## The problem
Show each line of the data below that has the string "with" in it.

## Supplied material
——————
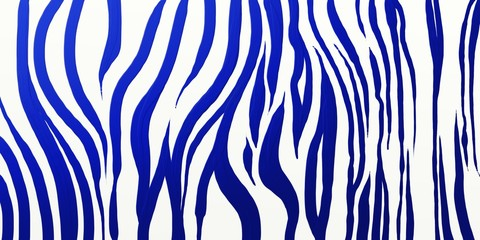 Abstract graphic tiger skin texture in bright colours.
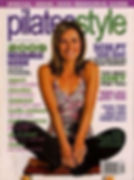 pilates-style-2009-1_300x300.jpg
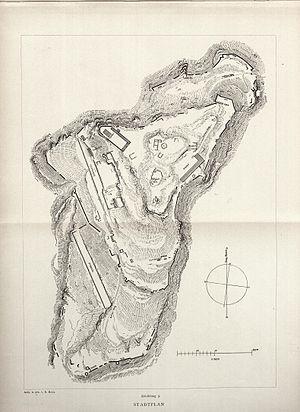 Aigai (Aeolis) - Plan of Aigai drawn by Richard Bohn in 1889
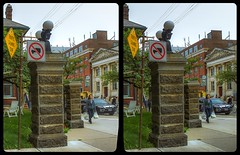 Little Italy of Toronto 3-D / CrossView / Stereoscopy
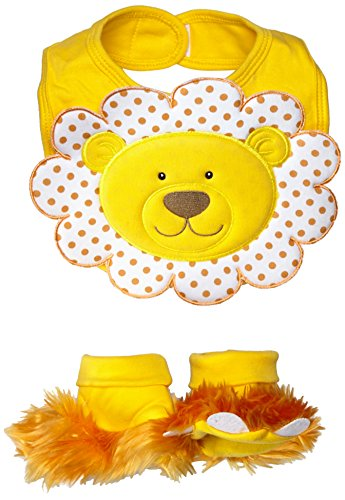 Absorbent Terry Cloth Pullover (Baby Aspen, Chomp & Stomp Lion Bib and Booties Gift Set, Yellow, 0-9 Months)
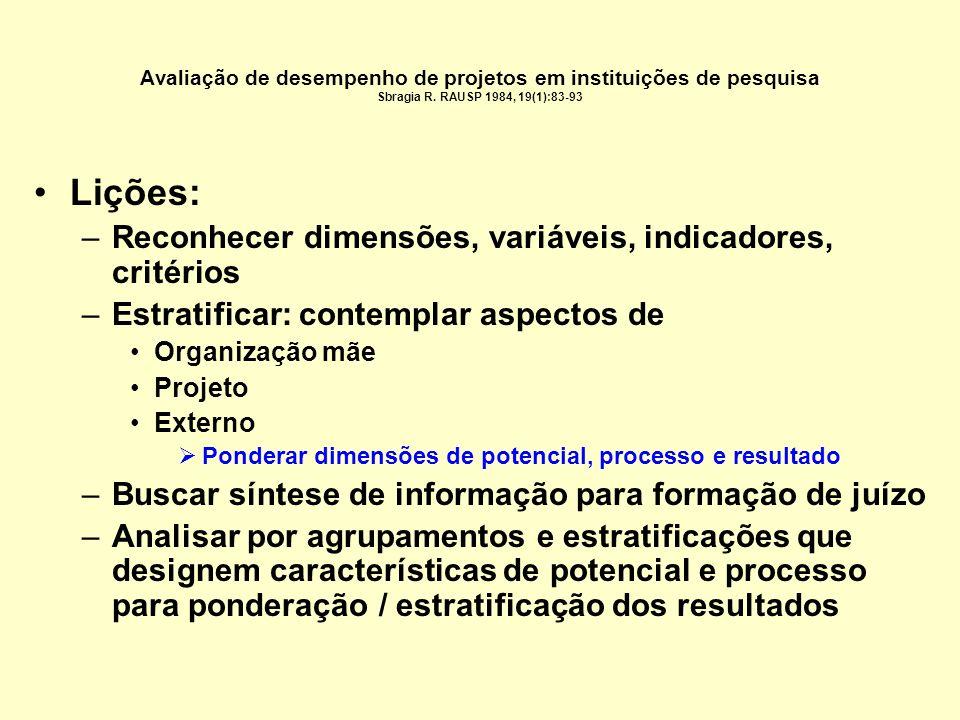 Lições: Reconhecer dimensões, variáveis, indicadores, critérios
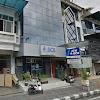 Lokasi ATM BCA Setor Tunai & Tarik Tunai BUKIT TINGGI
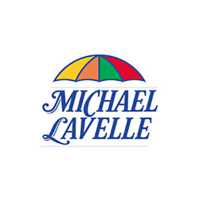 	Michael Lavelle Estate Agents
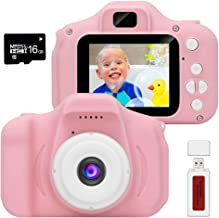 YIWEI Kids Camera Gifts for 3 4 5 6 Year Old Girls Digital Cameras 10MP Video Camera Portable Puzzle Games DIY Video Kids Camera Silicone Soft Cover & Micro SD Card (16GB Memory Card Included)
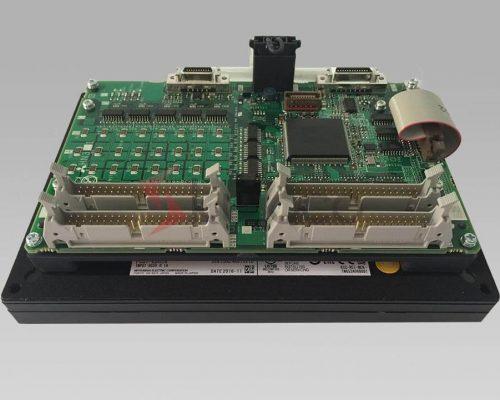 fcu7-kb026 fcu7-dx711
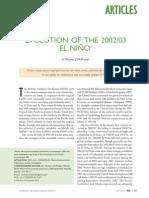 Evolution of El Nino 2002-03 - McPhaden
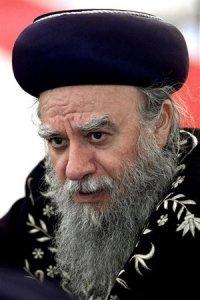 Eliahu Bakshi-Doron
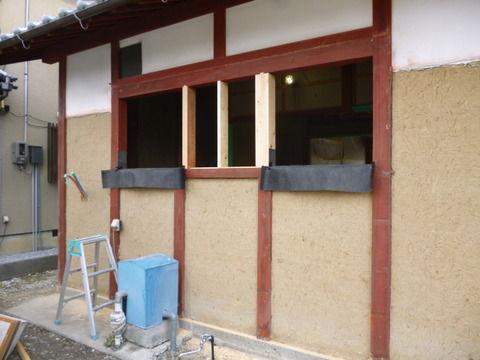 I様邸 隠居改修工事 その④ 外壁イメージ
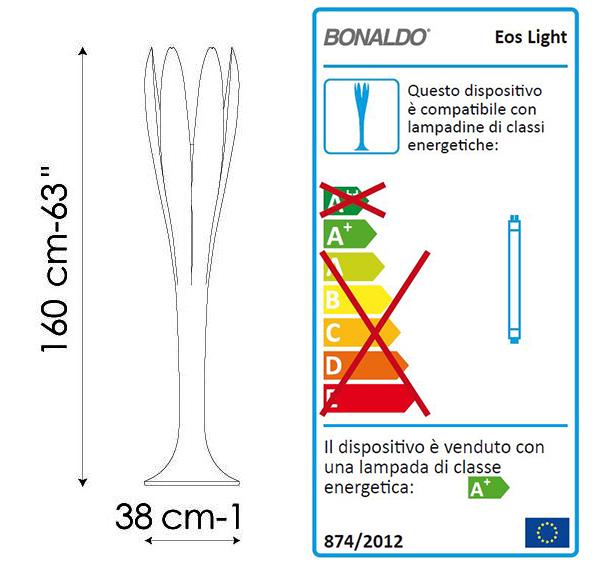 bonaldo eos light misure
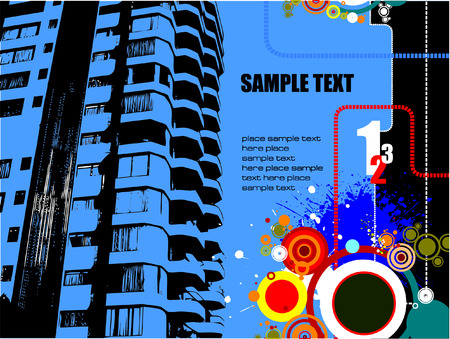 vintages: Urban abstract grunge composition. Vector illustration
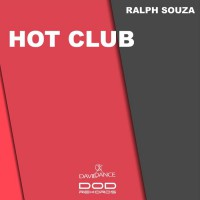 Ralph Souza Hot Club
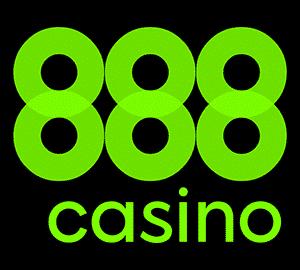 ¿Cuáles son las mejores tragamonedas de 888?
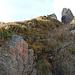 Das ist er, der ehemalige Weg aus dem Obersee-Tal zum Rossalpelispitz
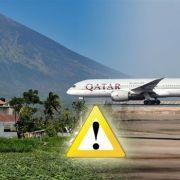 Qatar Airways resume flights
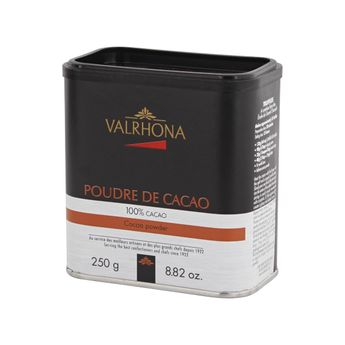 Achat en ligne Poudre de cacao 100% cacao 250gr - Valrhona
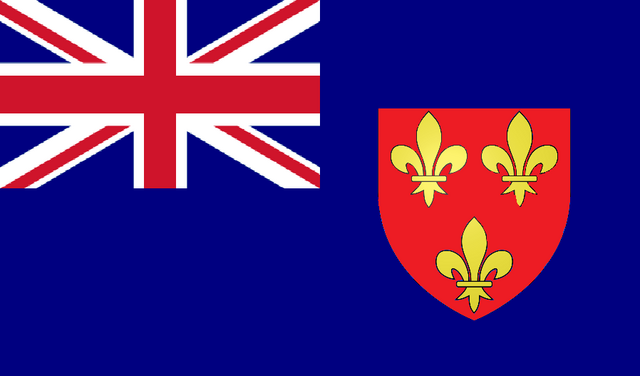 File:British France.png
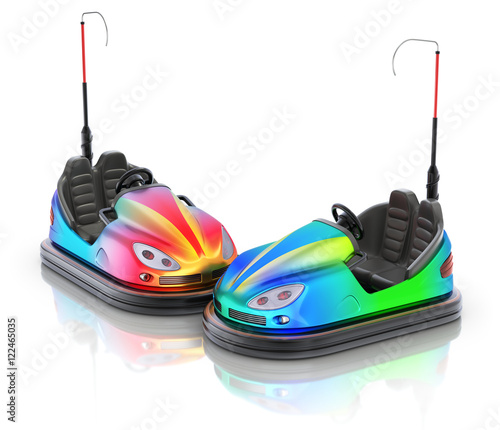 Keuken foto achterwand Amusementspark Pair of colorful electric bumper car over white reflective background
——————
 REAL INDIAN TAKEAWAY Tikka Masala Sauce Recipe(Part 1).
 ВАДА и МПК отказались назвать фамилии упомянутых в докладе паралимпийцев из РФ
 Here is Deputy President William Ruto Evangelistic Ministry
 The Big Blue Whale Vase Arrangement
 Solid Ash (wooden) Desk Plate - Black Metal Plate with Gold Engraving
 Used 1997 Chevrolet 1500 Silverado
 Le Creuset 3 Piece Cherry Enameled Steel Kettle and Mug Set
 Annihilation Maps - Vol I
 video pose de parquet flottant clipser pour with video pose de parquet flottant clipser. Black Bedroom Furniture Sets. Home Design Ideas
——————
## Solution to the problem
 Solid Ash (wooden) Desk Plate - Black Metal Plate with Gold Engraving
 video pose de parquet flottant clipser pour with video pose de parquet flottant clipser. Black Bedroom Furniture Sets. Home Design Ideas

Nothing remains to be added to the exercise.